A cloração do poço comunitário é o único indicativo de qualidade. Em decorrência dessa realidade, a incidência de doenças como diarreia, verminoses e hepatite, conforme relatos de agentes de saúde, é grande na região. “A água do poço é distribuída de forma controlada, porque os recursos da comunidade para a compra do diesel do motor que faz a distribuição são escassos, fazendo com que a população utilize a água com restrições”, explicou a pesquisadora.
Com o projeto, foram abordados aspectos sensoriais, físico-químicos e microbiológicos da água, além de informações de como melhorar a qualidade para o consumo.
Para a coordenadora, ficou evidente a plena capacitação dos alunos e professores envolvidos no projeto.

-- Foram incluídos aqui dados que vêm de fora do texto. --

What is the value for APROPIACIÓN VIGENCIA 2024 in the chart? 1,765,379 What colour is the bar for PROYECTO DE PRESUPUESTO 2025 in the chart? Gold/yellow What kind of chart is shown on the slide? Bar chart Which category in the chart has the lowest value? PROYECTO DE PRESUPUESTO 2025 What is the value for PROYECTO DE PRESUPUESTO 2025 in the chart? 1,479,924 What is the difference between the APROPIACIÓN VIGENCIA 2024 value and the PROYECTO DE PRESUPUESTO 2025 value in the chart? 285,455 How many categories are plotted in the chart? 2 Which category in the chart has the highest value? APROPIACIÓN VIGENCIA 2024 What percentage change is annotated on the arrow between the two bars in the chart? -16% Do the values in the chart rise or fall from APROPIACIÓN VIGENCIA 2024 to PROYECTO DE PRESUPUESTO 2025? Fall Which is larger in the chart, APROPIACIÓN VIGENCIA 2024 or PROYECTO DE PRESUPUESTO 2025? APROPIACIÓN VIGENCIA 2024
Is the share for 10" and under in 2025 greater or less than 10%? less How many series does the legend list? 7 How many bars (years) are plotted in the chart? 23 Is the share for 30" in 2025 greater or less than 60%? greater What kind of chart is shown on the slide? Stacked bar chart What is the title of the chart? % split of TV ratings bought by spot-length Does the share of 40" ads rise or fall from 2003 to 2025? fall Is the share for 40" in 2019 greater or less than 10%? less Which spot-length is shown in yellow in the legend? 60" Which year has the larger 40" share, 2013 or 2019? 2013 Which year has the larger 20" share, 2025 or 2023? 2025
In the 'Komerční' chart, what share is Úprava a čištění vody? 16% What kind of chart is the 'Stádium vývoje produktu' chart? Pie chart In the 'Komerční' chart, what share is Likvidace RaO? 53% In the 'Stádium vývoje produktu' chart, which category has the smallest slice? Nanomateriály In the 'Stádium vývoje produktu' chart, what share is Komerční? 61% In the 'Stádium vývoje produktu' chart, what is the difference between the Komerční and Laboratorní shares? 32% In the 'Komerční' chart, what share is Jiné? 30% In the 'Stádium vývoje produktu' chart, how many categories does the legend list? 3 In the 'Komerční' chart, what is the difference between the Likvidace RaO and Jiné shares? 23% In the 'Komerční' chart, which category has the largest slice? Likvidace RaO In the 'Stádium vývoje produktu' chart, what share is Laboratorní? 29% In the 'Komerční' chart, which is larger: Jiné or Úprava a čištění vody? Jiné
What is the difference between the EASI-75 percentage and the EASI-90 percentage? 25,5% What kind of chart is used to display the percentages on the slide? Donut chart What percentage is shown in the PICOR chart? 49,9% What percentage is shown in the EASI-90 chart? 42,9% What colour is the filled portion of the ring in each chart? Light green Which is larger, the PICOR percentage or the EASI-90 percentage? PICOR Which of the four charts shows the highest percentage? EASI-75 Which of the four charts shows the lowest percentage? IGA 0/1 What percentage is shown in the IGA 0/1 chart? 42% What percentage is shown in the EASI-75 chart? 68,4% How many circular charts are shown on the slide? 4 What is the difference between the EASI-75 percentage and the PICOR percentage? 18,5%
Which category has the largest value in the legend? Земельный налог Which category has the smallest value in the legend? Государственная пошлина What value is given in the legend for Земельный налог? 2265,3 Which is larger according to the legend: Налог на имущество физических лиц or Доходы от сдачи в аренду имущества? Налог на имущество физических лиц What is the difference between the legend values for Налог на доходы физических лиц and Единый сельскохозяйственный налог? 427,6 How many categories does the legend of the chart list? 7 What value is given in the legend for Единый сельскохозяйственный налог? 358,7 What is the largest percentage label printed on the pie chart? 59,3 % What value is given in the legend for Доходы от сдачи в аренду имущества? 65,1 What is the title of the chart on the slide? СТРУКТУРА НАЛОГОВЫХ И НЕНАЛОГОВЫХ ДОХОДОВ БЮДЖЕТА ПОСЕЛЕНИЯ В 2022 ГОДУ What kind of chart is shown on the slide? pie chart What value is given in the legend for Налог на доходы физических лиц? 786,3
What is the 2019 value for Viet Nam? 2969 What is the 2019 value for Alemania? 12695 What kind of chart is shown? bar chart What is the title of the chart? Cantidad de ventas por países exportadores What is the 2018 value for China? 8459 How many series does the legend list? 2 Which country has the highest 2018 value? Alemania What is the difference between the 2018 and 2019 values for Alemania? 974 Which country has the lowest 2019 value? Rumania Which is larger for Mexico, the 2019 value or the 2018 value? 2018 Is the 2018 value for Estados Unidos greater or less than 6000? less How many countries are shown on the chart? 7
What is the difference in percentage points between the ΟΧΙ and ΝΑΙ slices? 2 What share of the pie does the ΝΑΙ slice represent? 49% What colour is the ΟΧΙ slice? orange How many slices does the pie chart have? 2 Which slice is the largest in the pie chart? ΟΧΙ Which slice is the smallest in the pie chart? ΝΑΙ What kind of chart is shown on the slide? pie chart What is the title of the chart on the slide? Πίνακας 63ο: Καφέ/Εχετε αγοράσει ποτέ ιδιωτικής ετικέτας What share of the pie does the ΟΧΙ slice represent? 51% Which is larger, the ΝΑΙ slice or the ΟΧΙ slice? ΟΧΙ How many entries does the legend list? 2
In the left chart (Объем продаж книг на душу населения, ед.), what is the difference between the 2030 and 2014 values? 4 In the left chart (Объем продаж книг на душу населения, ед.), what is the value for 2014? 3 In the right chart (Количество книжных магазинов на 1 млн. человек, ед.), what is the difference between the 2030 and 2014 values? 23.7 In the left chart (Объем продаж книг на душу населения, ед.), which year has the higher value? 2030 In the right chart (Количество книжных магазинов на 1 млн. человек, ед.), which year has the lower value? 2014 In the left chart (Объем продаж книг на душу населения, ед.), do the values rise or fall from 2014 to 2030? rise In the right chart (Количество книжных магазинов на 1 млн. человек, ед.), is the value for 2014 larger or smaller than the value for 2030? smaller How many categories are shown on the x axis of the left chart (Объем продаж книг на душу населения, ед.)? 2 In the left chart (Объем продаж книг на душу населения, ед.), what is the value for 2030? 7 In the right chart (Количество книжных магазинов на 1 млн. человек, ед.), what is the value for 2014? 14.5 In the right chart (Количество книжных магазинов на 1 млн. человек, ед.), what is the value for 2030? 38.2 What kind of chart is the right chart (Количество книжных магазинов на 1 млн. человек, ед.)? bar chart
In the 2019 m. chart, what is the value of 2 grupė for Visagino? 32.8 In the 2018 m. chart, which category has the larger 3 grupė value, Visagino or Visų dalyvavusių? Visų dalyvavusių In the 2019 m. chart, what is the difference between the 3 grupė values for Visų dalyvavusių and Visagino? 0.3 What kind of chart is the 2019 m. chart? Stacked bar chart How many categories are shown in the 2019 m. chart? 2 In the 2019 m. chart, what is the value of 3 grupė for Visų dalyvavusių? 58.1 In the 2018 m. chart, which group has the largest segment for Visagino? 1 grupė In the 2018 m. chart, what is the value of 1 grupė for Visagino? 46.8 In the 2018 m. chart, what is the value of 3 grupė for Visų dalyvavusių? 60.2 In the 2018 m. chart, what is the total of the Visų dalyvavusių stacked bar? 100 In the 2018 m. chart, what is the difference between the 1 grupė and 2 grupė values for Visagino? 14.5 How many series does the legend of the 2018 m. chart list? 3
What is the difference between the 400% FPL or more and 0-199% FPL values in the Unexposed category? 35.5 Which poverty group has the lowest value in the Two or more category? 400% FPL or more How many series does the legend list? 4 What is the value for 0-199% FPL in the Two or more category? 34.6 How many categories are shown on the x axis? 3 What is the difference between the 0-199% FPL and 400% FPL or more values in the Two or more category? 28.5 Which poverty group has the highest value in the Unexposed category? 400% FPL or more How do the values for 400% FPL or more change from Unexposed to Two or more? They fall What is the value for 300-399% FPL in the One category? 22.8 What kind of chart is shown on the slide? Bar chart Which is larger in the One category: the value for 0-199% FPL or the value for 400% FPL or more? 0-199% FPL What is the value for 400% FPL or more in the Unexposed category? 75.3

A compreensão sobre a metodologia de detecção de coliformes em amostras de água, da importância de se consumir água limpa ou tratada, transformou os hábitos locais, especialmente porque os estudantes são multiplicadores do conhecimento e da constatação de que, segundo dados fornecidos por Zanotto, somente 1% da água do planeta hoje está disponível para consumo humano.
Uma das causas das contaminações apontada pela coordenadora é o período de cheia dos rios, já que todos os igarapés da comunidade se interligam nesta época, uns infectando os outros. “Outra explicação pode ser a existência de um grande número de animais de criação, bovinos e caprinos, que percorrem livremente pela comunidade, inclusive ingerindo água de reservatórios que se encontram abertos e dos igarapés analisados neste projeto”, ressaltou.
Outro fruto das pesquisas foi a filmagem de mais de 20 horas de material bruto, reunindo aulas, palestras, reuniões e registros diversos relacionados ao tema “água na Terra Indígena Marajaí”. O material será base para um acervo de documentação visual, para demais consultas e análises, sendo disponibilizado no Núcleo de Imagem, Direito e Meio Ambiente, vinculado ao Programa de Pós-Graduação em Direito Ambiental, da Universidade do Estado do Amazonas (UEA).